Minho was quiet for a moment. His chopsticks paused over his bowl—the Minho equivalent of deep thought, because Minho’s default state was motion and stillness required effort.
“I’ll come,” he said. “But Daniel—if he’s playing you, I’ll know. I might not understand time travel or regression or whatever you call it. But I understand people. And if Wang Lei is performing sincerity instead of feeling it, his eyes will tell me.”
“That’s why I need you there.”
“Because I’m the human lie detector?”
“Because you’re the person who sees what I’m too close to see.” Daniel picked up his own chopsticks. “Also because Soyeon specifically requested you, and saying no to Soyeon requires a courage that neither of us possesses.”
“She is terrifying.”
“She is effective. There’s a—”
“If you say ‘there’s a difference,’ I’m throwing this bibimbap at you.”
“I was going to say ‘there’s a correlation.’ But I’ll accept the threat as noted.”

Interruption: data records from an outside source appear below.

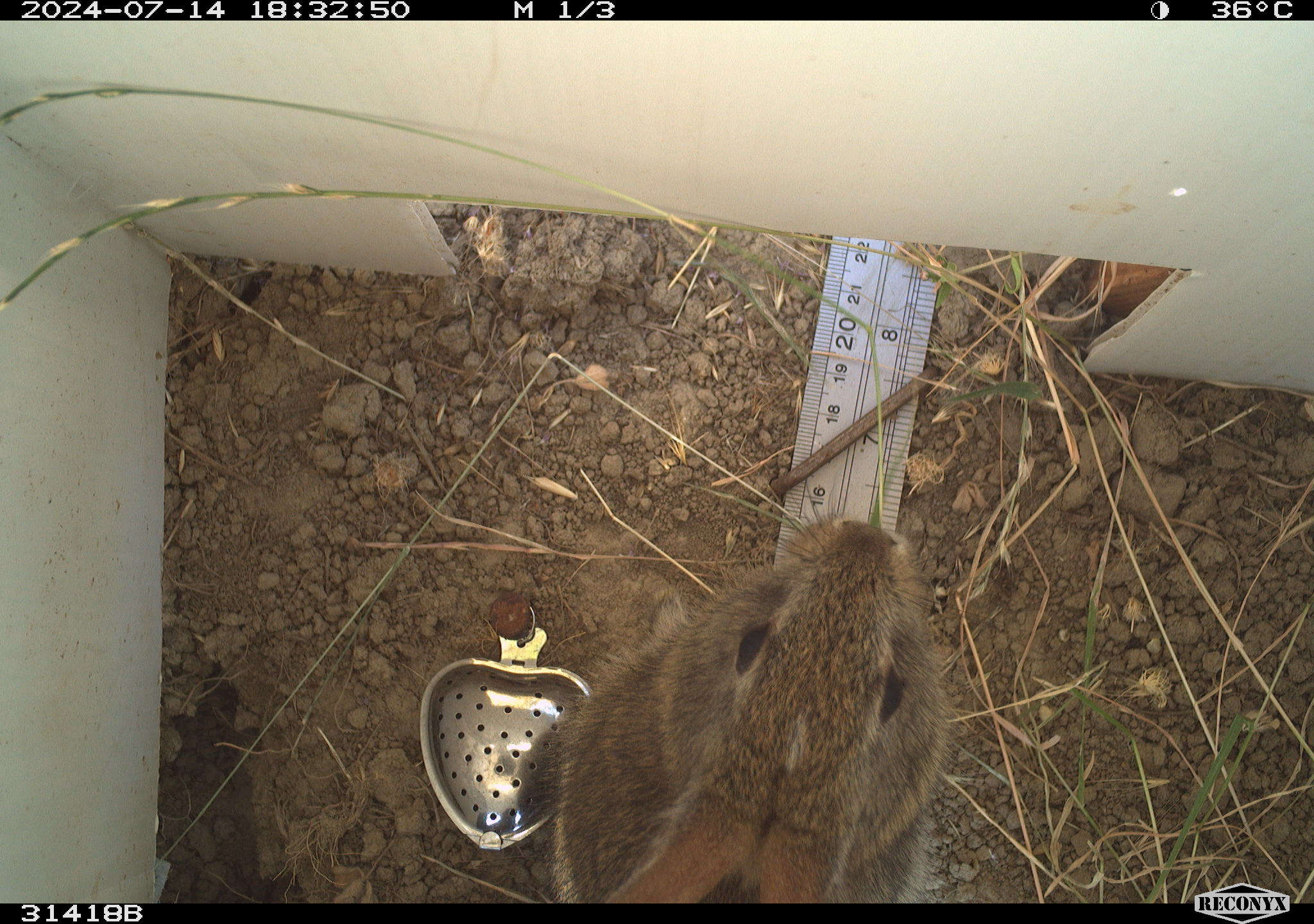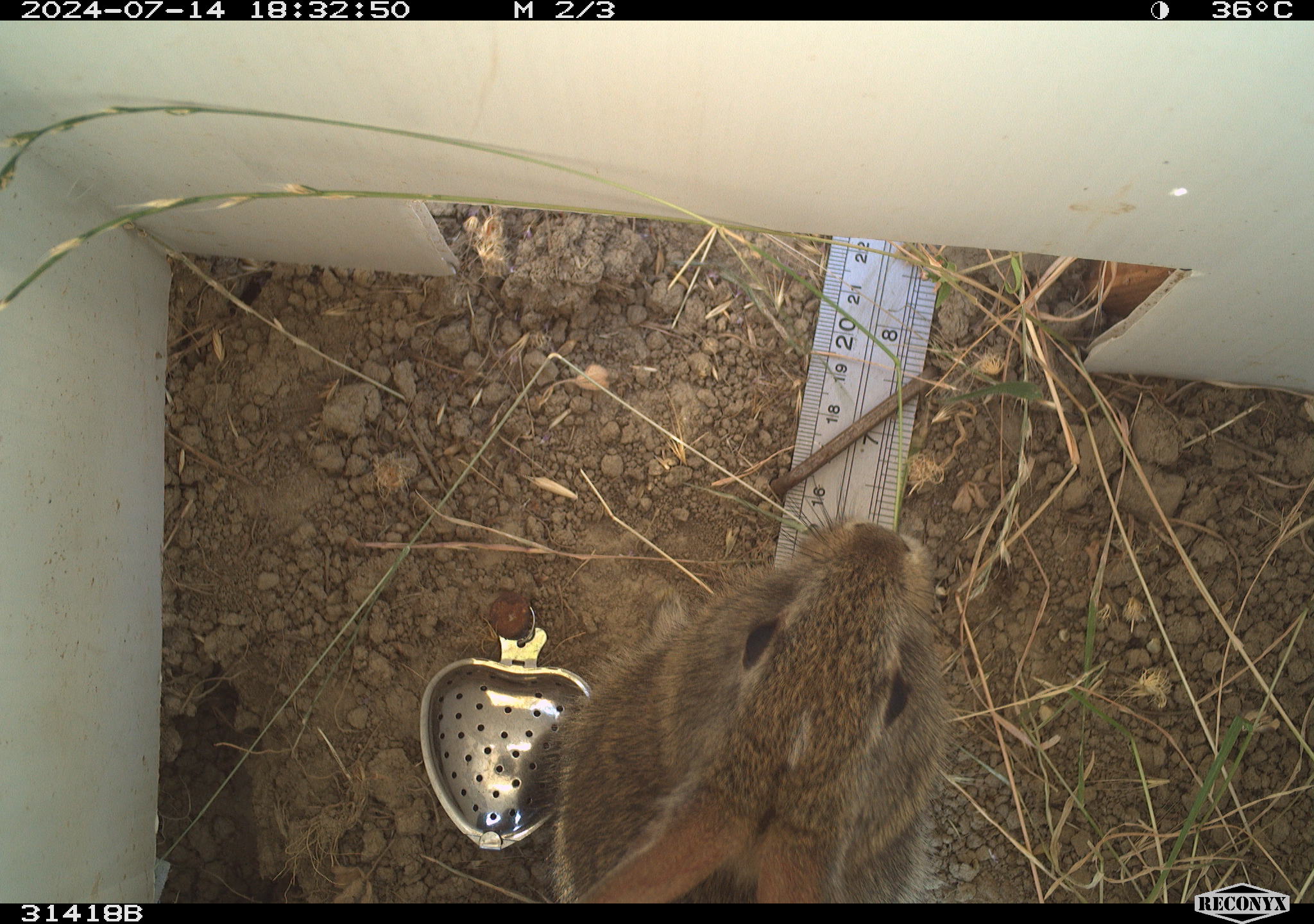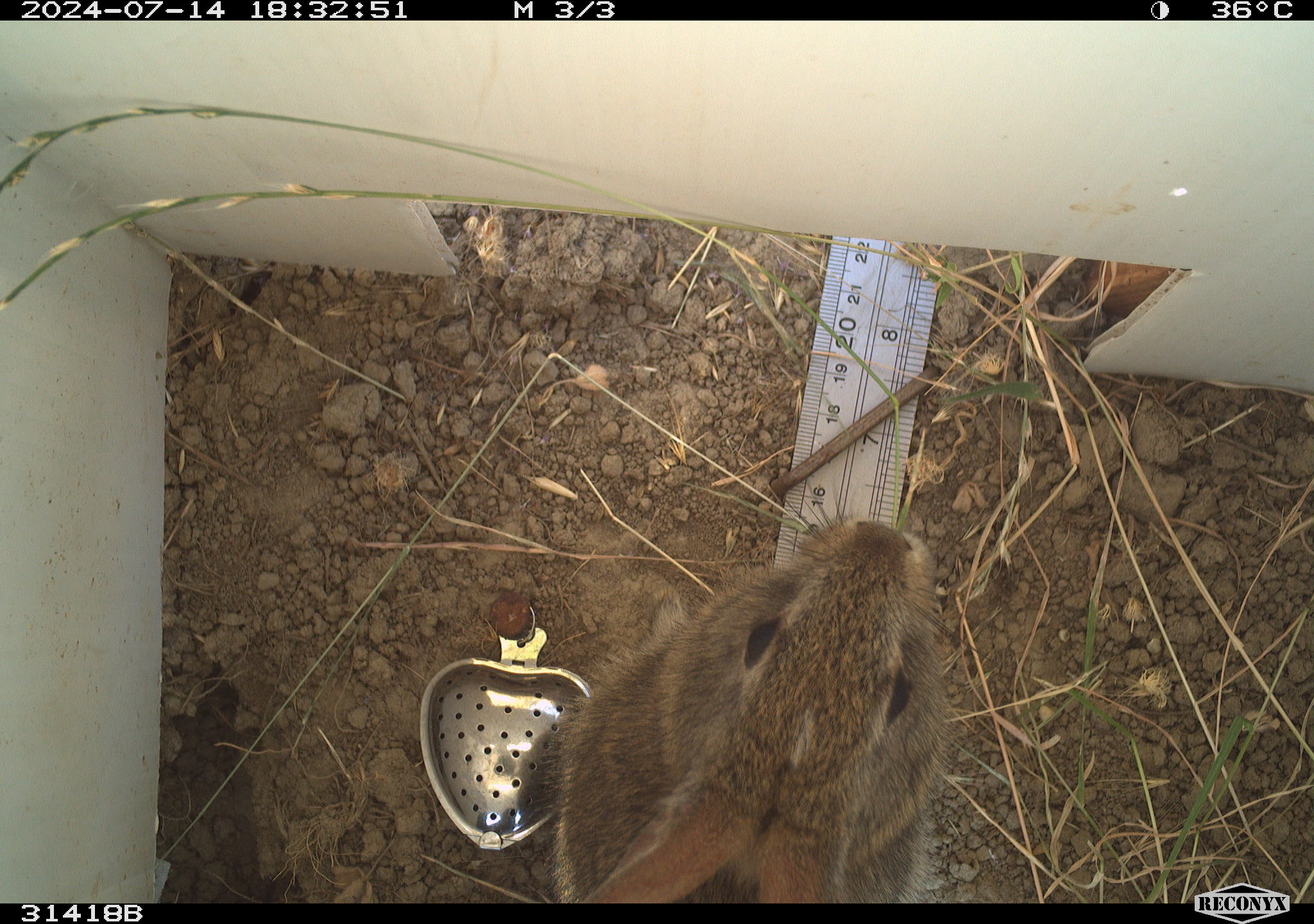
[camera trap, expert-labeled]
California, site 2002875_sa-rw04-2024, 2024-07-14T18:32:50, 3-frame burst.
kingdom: Animalia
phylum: Chordata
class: Mammalia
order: Lagomorpha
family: Leporidae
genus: Sylvilagus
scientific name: Sylvilagus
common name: cottontail rabbits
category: sylvilagus species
Sylvilagus species (cottontail rabbits) (Sylvilagus).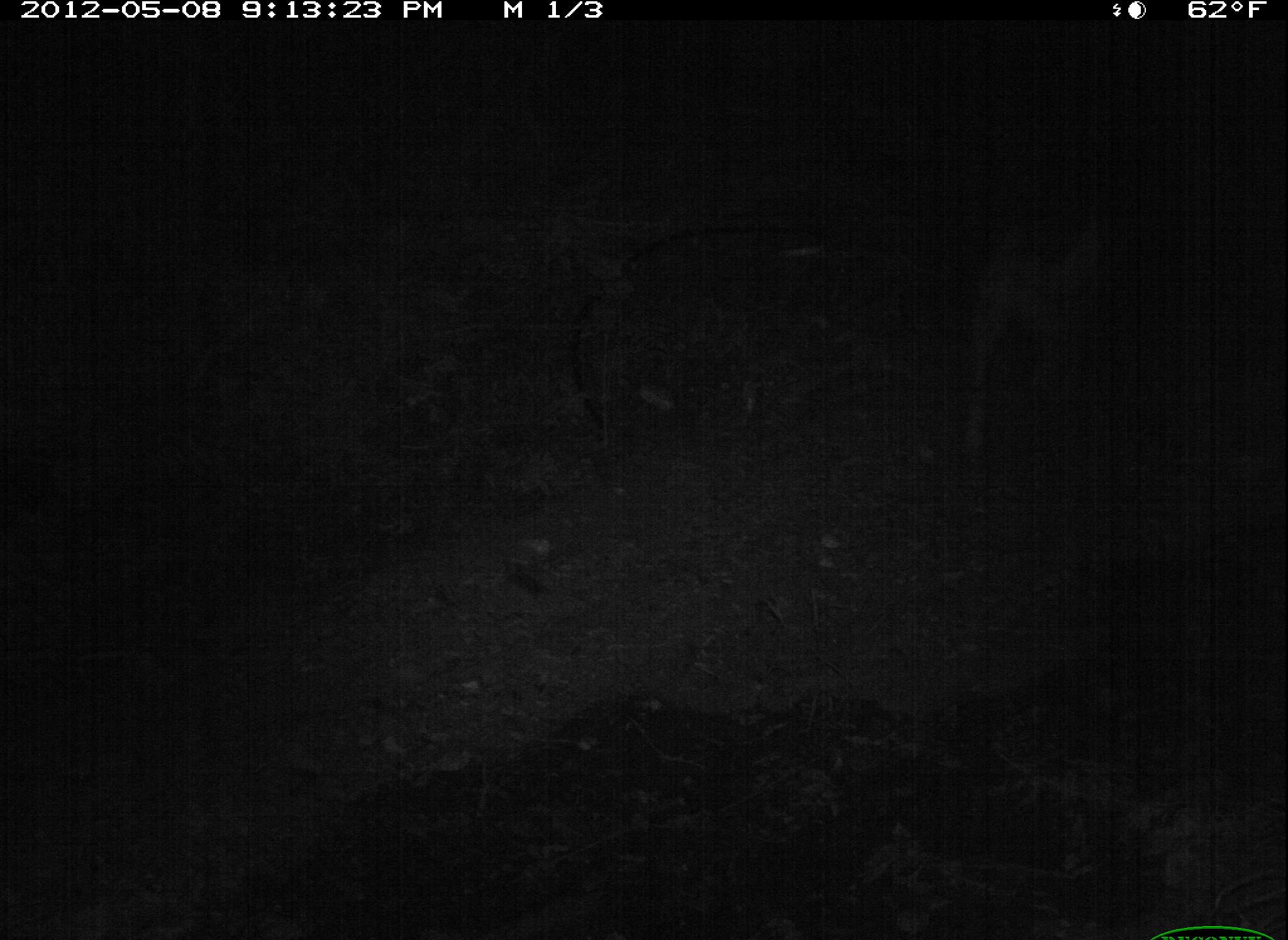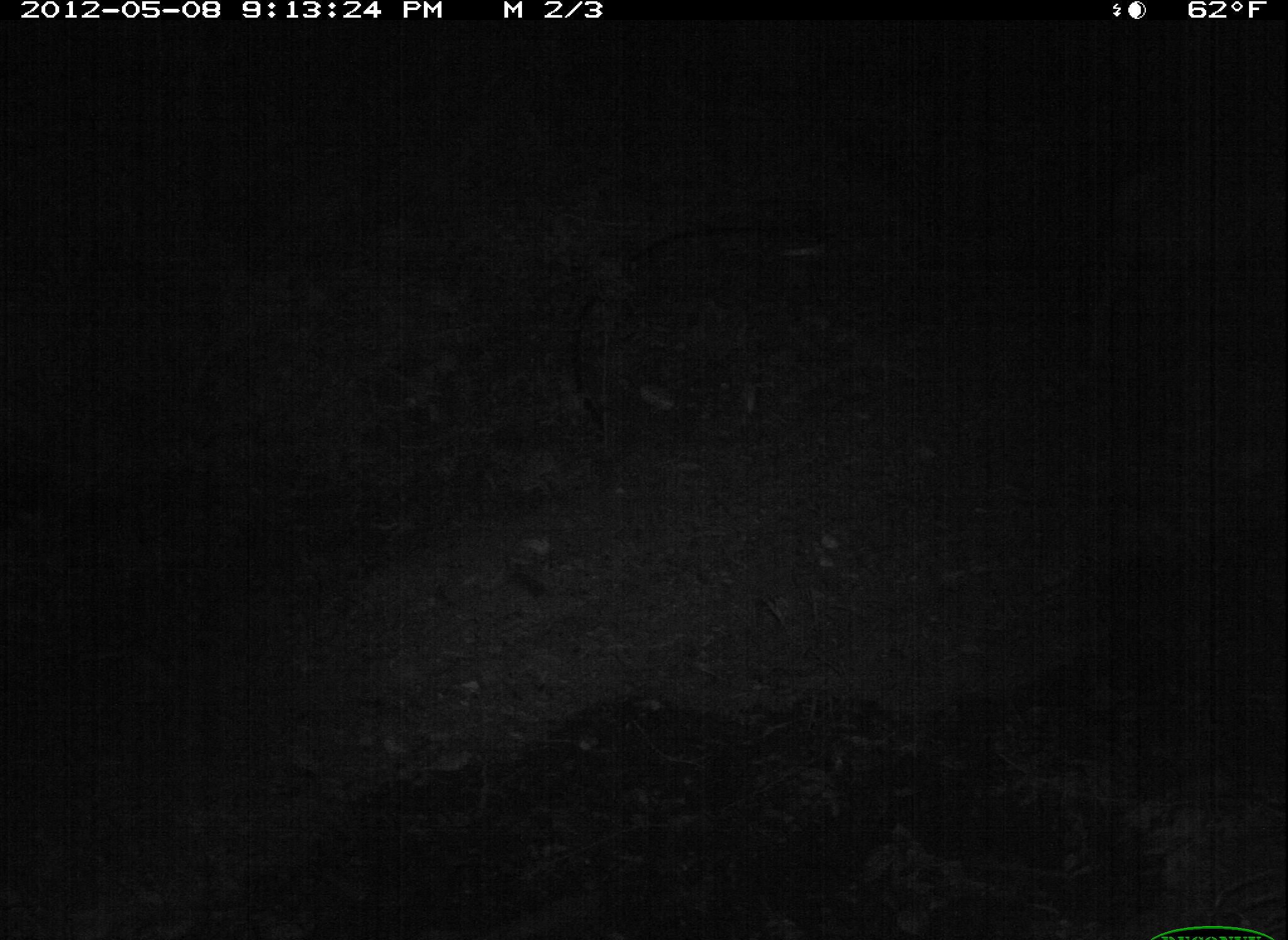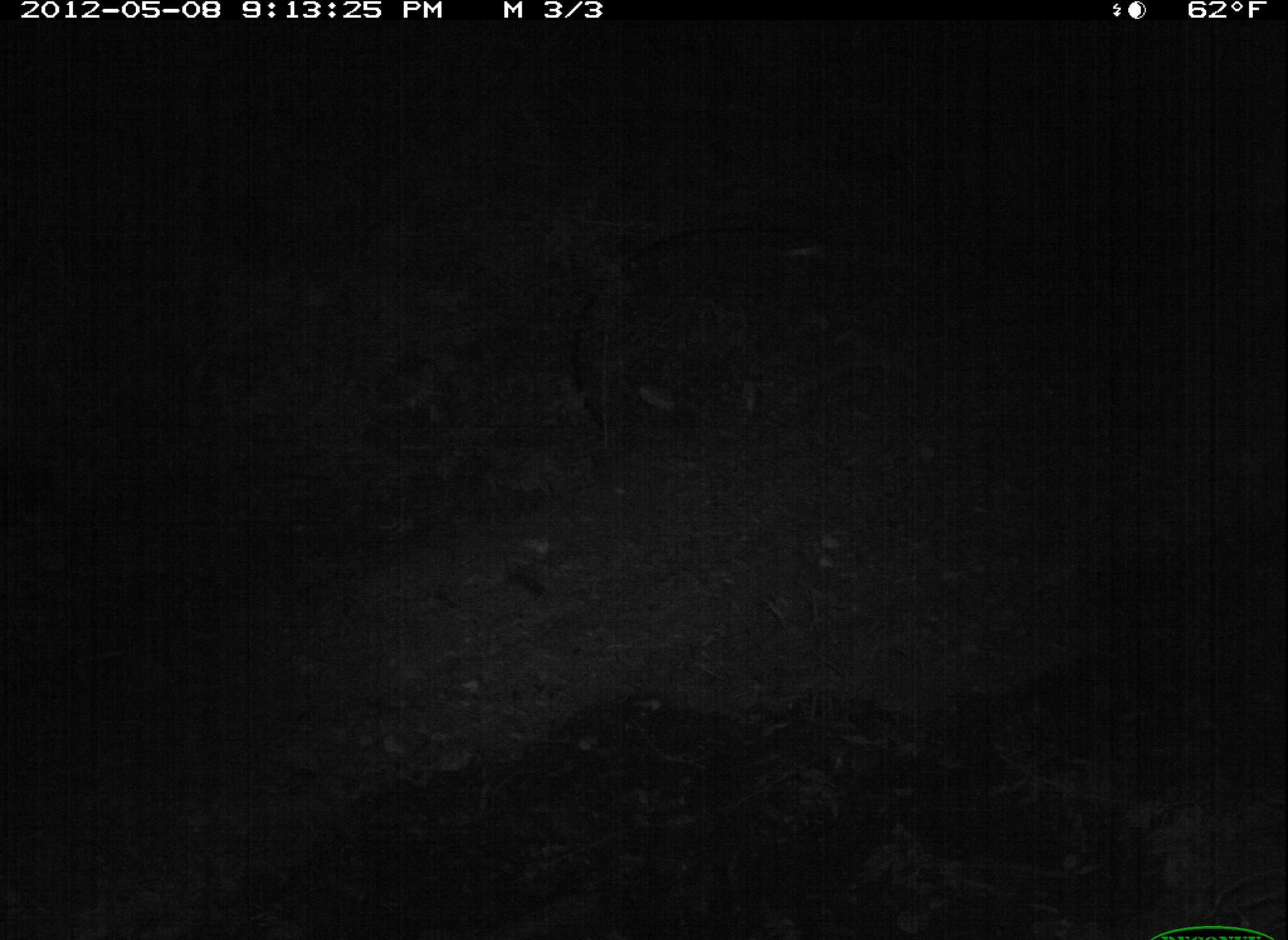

They finished lunch. Minho went to a partnership meeting. Daniel went back to his office and read Wang Lei’s letter one more time, searching for the thing that Soyeon called ‘intention beneath text’ and that Minho called ‘the vibe.’ The letter’s vibe was sincere. But sincerity from a former intelligence officer was like magic from a magician—it could be real, or it could be the most convincing illusion you’d ever seen.
The only way to know was to meet. And the meeting was set for March 15th.
The day they both died. The day they’d both been reborn. The most honest day on the calendar for two men who measured time differently from everyone else on Earth.